▸ YOUR ASSIGNMENT:
Below are some records. Set down exactly the line holding "Q: What species is this?" and every later line through the end, omitting the pictures.

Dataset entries
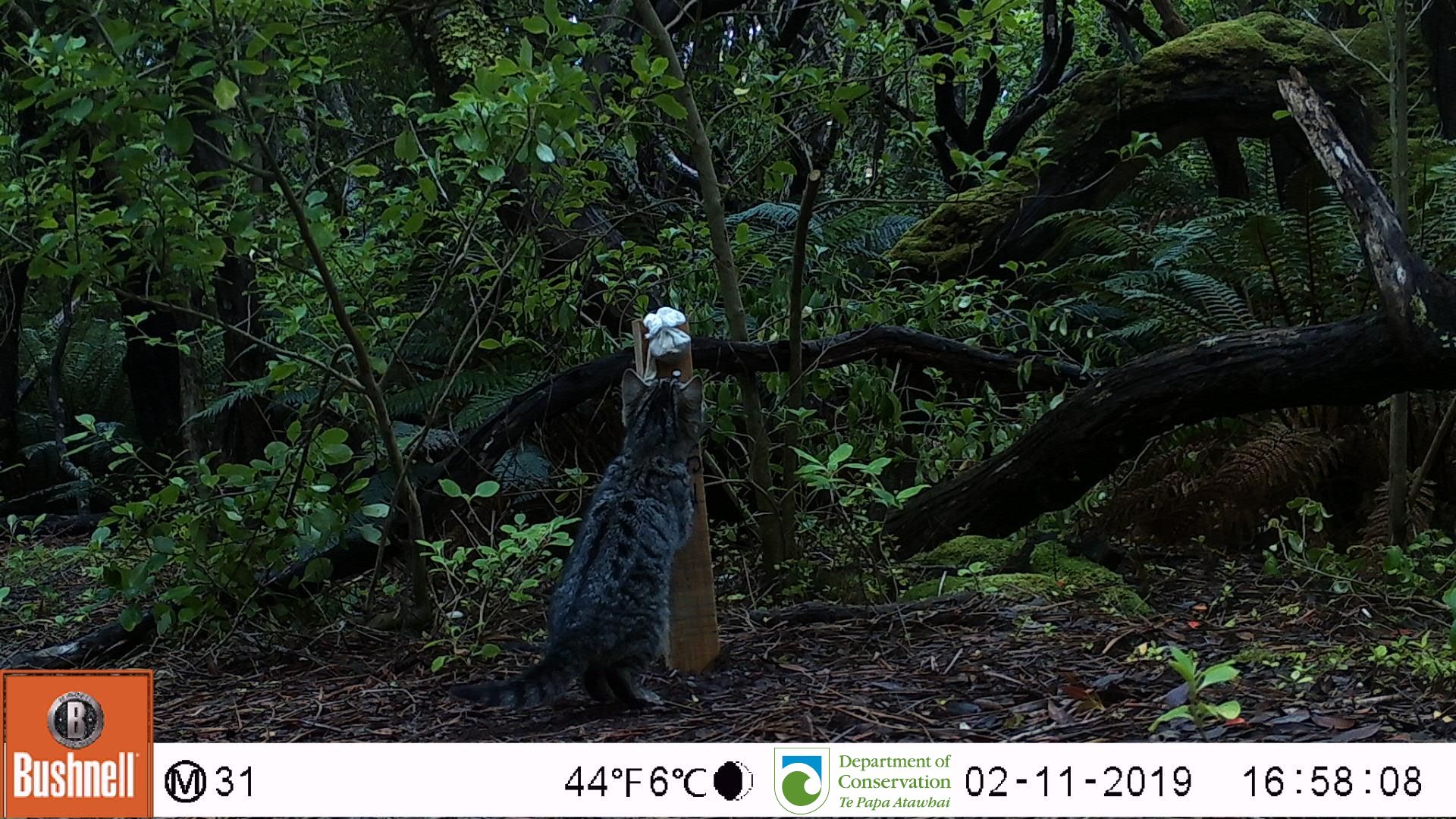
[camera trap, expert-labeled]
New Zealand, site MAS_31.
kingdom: Animalia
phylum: Chordata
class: Mammalia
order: Carnivora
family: Felidae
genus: Felis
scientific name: Felis catus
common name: domestic cat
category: cat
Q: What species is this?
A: Cat (domestic cat) (Felis catus).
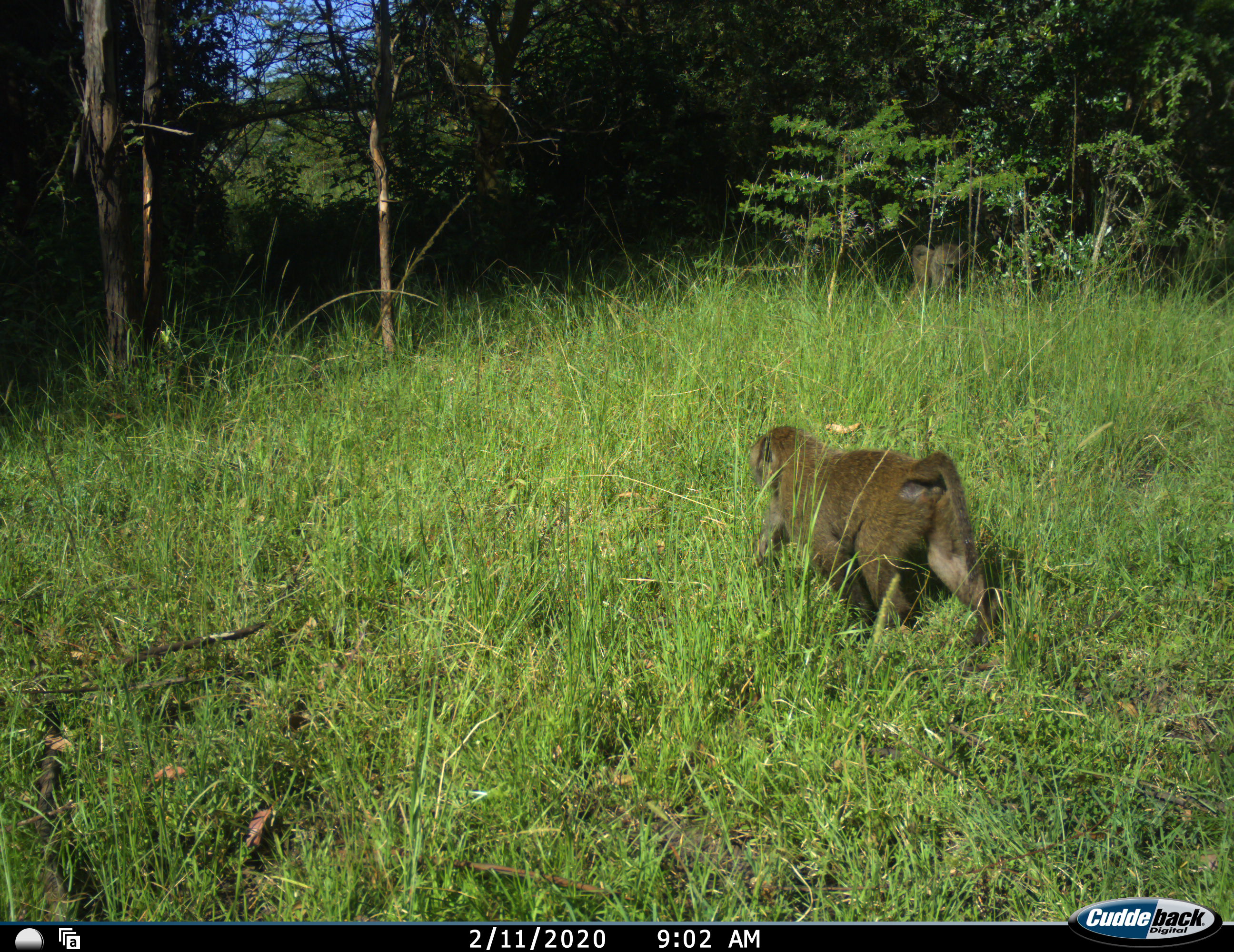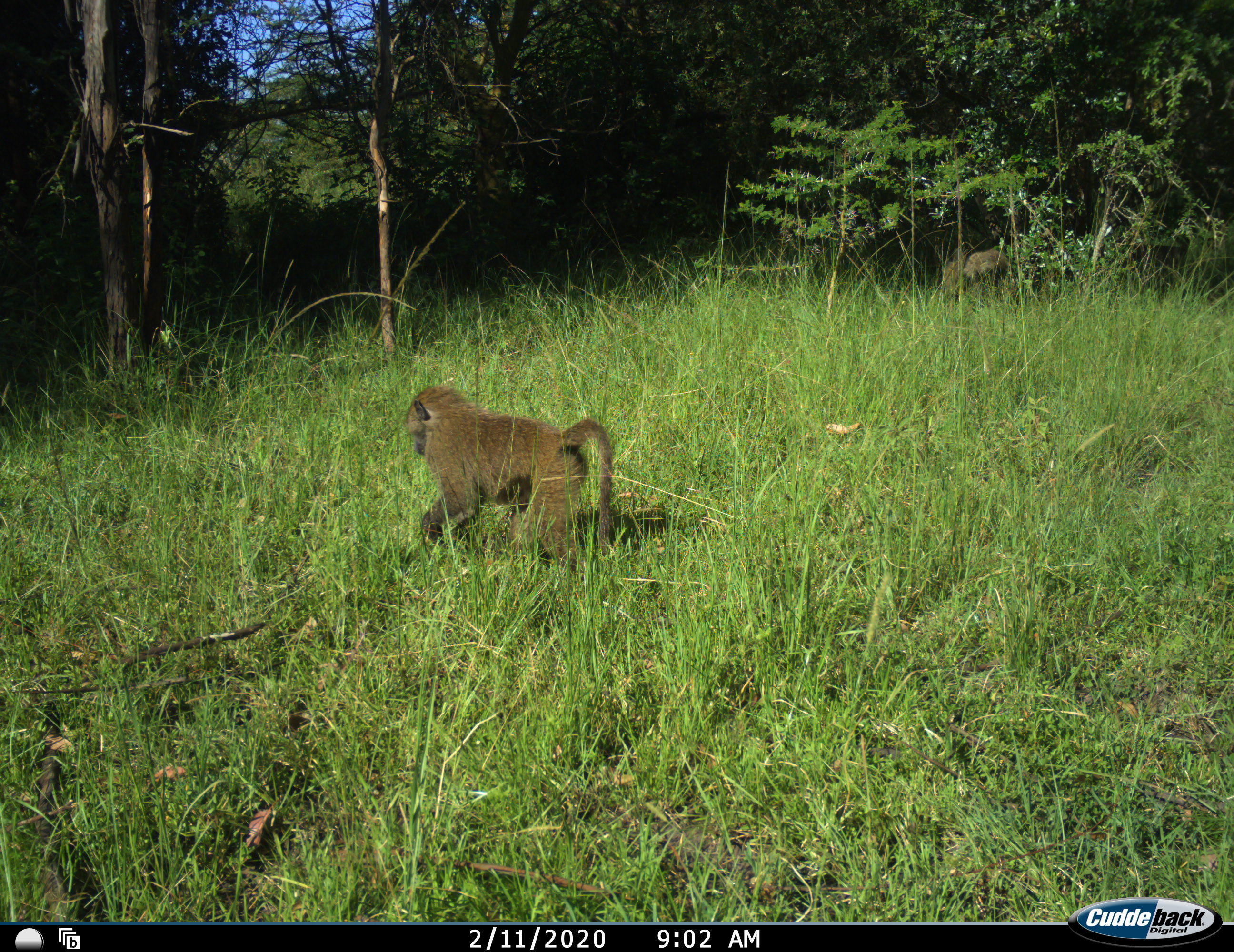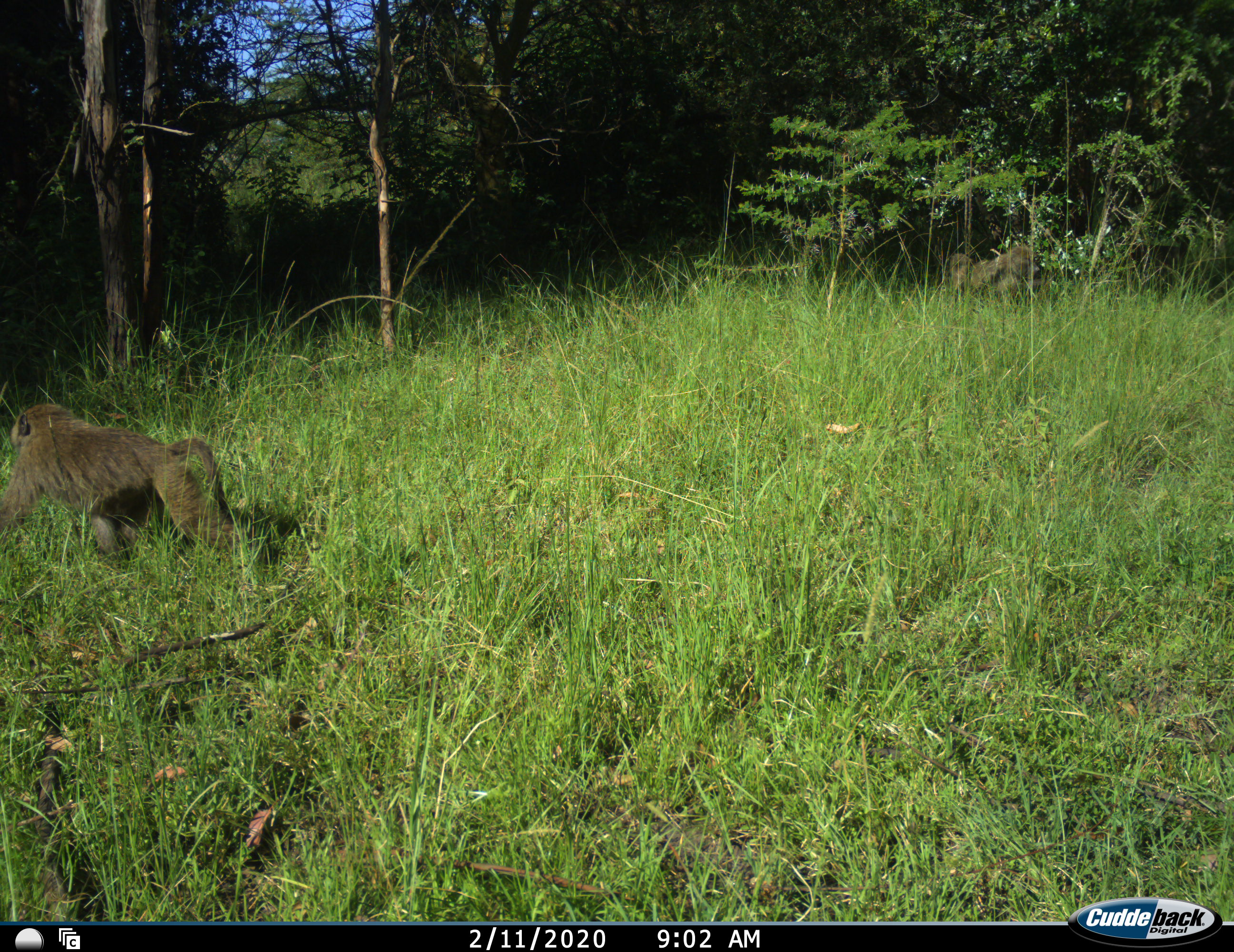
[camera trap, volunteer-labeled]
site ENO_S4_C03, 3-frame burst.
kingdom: Animalia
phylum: Chordata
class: Mammalia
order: Primates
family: Cercopithecidae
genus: Papio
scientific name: Papio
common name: baboon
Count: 2.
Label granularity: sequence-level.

▸ WRITTEN REPLY:
Q: What species is this?
A: Cat (domestic cat) (Felis catus).
[camera trap, volunteer-labeled]
site ENO_S4_C03, 3-frame burst.
kingdom: Animalia
phylum: Chordata
class: Mammalia
order: Primates
family: Cercopithecidae
genus: Papio
scientific name: Papio
common name: baboon
Count: 2.
Label granularity: sequence-level.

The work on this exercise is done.